How can you tell when a painting is finished?

 

When do you know that the painting you’re working on is complete?

I was asked this question recently, and I remembered asking the same thing of my oil painting teacher. She replied a little wryly with a paraphrase of a quote attributed to Leonardo Da Vinci:

“A painting is never finished, only abandoned.”

At the time, I found this an immensely dissatisfying answer. It was the teacher’s equivalent of a parental, “Because I said so.”  

In some ways I wished it was like doing a puzzle: You place that final brush-stroke, step back and breathe in the satisfaction of now being able to see the image in its entirety. How convenient and systematic.

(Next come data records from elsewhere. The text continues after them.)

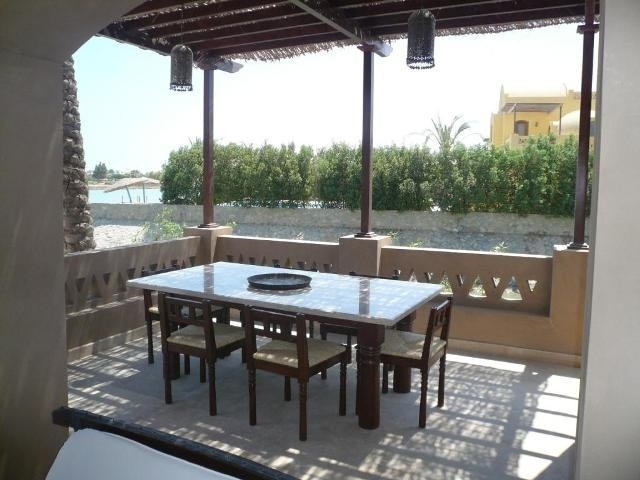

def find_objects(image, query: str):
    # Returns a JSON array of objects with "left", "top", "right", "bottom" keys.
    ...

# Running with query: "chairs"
[
  {"left": 319, "top": 270, "right": 400, "bottom": 380},
  {"left": 144, "top": 289, "right": 227, "bottom": 364},
  {"left": 356, "top": 296, "right": 453, "bottom": 428},
  {"left": 158, "top": 293, "right": 245, "bottom": 416},
  {"left": 244, "top": 305, "right": 347, "bottom": 441},
  {"left": 240, "top": 308, "right": 314, "bottom": 352}
]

There are some styles of painting where this would probably apply; where there are strongly graphic elements that are more or less ‘coloured in’. ‘Paint-by-Numbers’ kits spring to mind here, and I can honestly see its appeal.

Perhaps what I really wanted to know is, “When is it best to abandon a painting?”

As I worked on the second, larger painting - based on my smaller study - of sun touched leaves, this was what I wrestled with.

From the outset, I knew that I didn’t want to simply replicate the smaller study. I wanted to make use of the larger surface area to loosen up and play around with some movement in my brushwork. As much as I like the smaller painting, it is quite static, and the background could’ve been more ‘fuzzy’.

ST2_Process1.png

I made a few more adjustments to the composition, and proceeded as before.

I was breaking-in my never-before-used Size 12 Filbert brush and wondering if anyone would ever use that name for a boy… I liked the soft edges I was getting for my background shapes.

ST2_FatBrush.png

The colours started going down and I was pretty chuffed with how it was all coming together. It had its awkward areas, but it was early days; with some breathing space, I’d work out how to fix them later.

After the first painting session, I left it looking like this.

In the second session I added the background, stood back and thought, ‘This has lost something… It’s beginning to tighten up too much, and all the movement is gone.’ There didn’t seem to be any light dancing about the place anymore.

At that point, I got white paint on a brand new pair of jeans and figured it was time to down tools and regroup.

After reviewing these process images of the painting, I decided to back-track a bit and return some of the lighter areas to the background. (The photo on the above right is the start of that process).

This took a lot of courage (if I do say so), because I really was taking a step down a new path. I was winging it, and there was a chance I could make the entire painting look laboured and over-worked. I was beginning to realise that, depending on my choices, a painting could conceivably NEVER be finished.

Unfortunately for you readers, this is where I stopped taking photos. (Whoever said women are great multi-taskers has never met me.)

You will just have to imagine me pacing my lounge as I repeatedly stepped back and then approached the painting. There was angst, then hope, then confusion, some grumbling and a lot of exasperation. Mostly from my family who were growing sick of me walking in front of the TV.

After turning my back on it for a few hours, I took as objective a look as was possible, and wrote a list of what needed to be done before I could safely feel it was ‘finished enough’.

ST2_Process8.png

Curiously, this ‘home stretch’ is not a bad place to be. Having a list is a bit like having a ‘paint-by-numbers’ system of my own creation to follow. I sometimes deviate from it, and sometimes completing one task makes me aware of another area that needs attention. But after that I can always go back to my list.

Then, when everything is ticked off my list, I sign off with that final brush-stroke, take one last step back and breathe in the satisfaction of knowing it might not actually be ‘finished’ but it is now safe for me to abandon.

– Which I suppose is the painter's equivalent of a kid realising that their parents' response of, “Because I said so” - is actually a legitimate answer.

 

'Sun Lit' – 12 x 18" | 30 x 40cm oil painting on gesso-board  –  [SOLD]

So what do you think? Is it finished, under-done or over-worked?